Kutipan Terpilih:
══════════════════════════════

Tiga hari lalu kakakku punya hajatan. Anak perempuan pertamanya menikah dengan
seorang perjaka dari keluarga yang cukup. Sebagaimana saya bayangkan sebelumnya,
yang datang dalam pesta pernikahan pasti banyak sekali, dari berbagai pihak.
Dari pihak keluarga kakak perempuanku, dari suaminya, teman-teman kerja,
tetangga dan orang-orang kampung lainnya, teman sang mempelai, serta masih
banyak lagi.
Berapa tahun lamanya kakakku tidak pernah punya hajat?
Selama ini, kakakku beserta suaminya, selalu menerima undangan-undangan
macam-macam, mulai dari perkawinan, khitanan, kelahiran, dan hajatan lainnya.
Pada saat demikian mereka harus merogoh sakunya, untuk 'dibelanjakan', kepada
sang punya hajat. Apakah itu dalam bentuk hadiah, kado, ataupun uang.
Singkatnya, tidak ada istilah 'tanggal tua' untuk urusan yang satu ini. Terpaksa
atau tidak, harus menghadiri undangan dan membawa serta 'sesuatu', atau kalau
kepepet, tidak datang. Padahal, belum tentu kakakku selalu punya duit kan?
Sebagaimana keadaan orang lain yang mendapatkan undangan serupa. Tapi siapa
peduli? Pada hari yang 'berbahagia' ini, seolah-olah semua orang senang dan
gembira. Adakah kenyataannya demikian?
Melihat jumlah tamu yang datang
dalam hajatan tersebut, kakakku tentu senang, karena mereka yang diundang
'menjawab'. Dalam hatiku berkata, jujur saja, kakakku pasti akan dapat duit
banyak. Demikian pula jumlah kadonya. Macam-macam deh andai saja saya
diperbolehkan membukanya. Tapi kan nggak etis? Saya yakin ada yang memberi
piring, gelas, cangkir, kain, sprei, taplak meja, hingga album. Saya nggak akan
berpikir sampai mobil, karena kakakku kan bukan kelas 'The Have'.

══════════════════════════════

Arahan Latihan:
Lanjutkan kutipan tentang hajatan pernikahan di atas, dimulai setelah kalimat terakhirnya. Materi berikut tidak berkaitan dengan kutipan tentang hajatan pernikahan tersebut.

Cuplikan Data:
══════════════════════════════

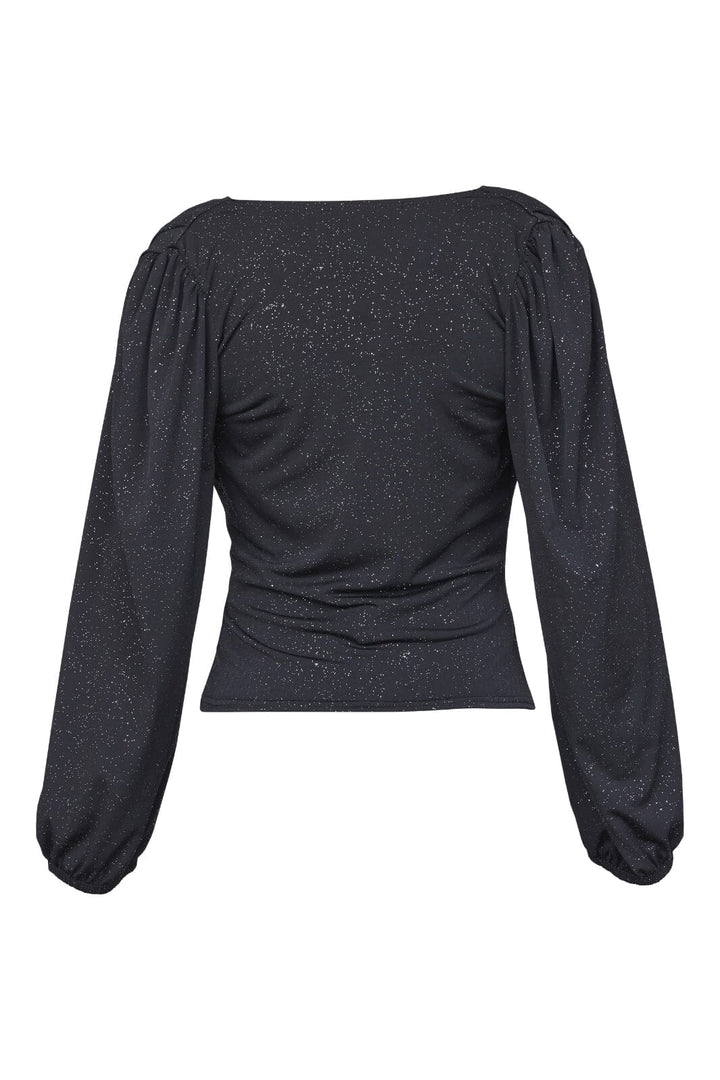 Sisters Point - Cash-Top2 - 001 Black/Silver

══════════════════════════════

Hasil Latihan:
"Banyak
tamunya ya Mbak?" tanyaku kepadanya. "Ya... alhamdulillah!" jawab kakakku
tersenyum. Andaipun saya yang jadi tuan rumah waktu itu, saya juga akan bersikap
serupa. Senyum, tanda ungkapan kebahagiaan. "Alhamdulillah tidak hujan". Lanjut
kakakku, 'menghindar' dari topik pembicaraan kami dan beralih tentang cuaca.
Hujan memang paling ditakuti oleh orang yang punya hajat. Terlepas apakah sang
tuan rumah menanti 'bawaan' si tamu, ataukah hanya tamunya, hujan tetap jadi
penghambat. Berbicara tentang hujan ini, betapa enaknya orang-orang di negeri
Arab sana yang jarang hujan, mereka bisa punya hajat setiap saat!
Kembali
ke hajatan kakakku...
Sesudah itu aku mencoba 'menyendiri'
ditengah-tengah keramaian para tamu. Menyendiri bukan dalam artian fisik, namun
psikologis. Aku jadi mikir, dari sekian ratus tamu yang datang tadi, adakah
mereka benar-benar punya duit untuk menghadiri hajatan kakakku? Adakah mereka
jujur dengan keadaan diri mereka sendiri? Jangan-jangan hanya karena mereka
tidak ingin menyakiti hati kakakku sehingga mereka datang dalam acara pernikahan
tersebut. Jangan-jangan anggota keluarga mereka ada yang sedang sakit,
membutuhkan obat dan butuh duit yang tidak sedikit untuk kepentingan itu.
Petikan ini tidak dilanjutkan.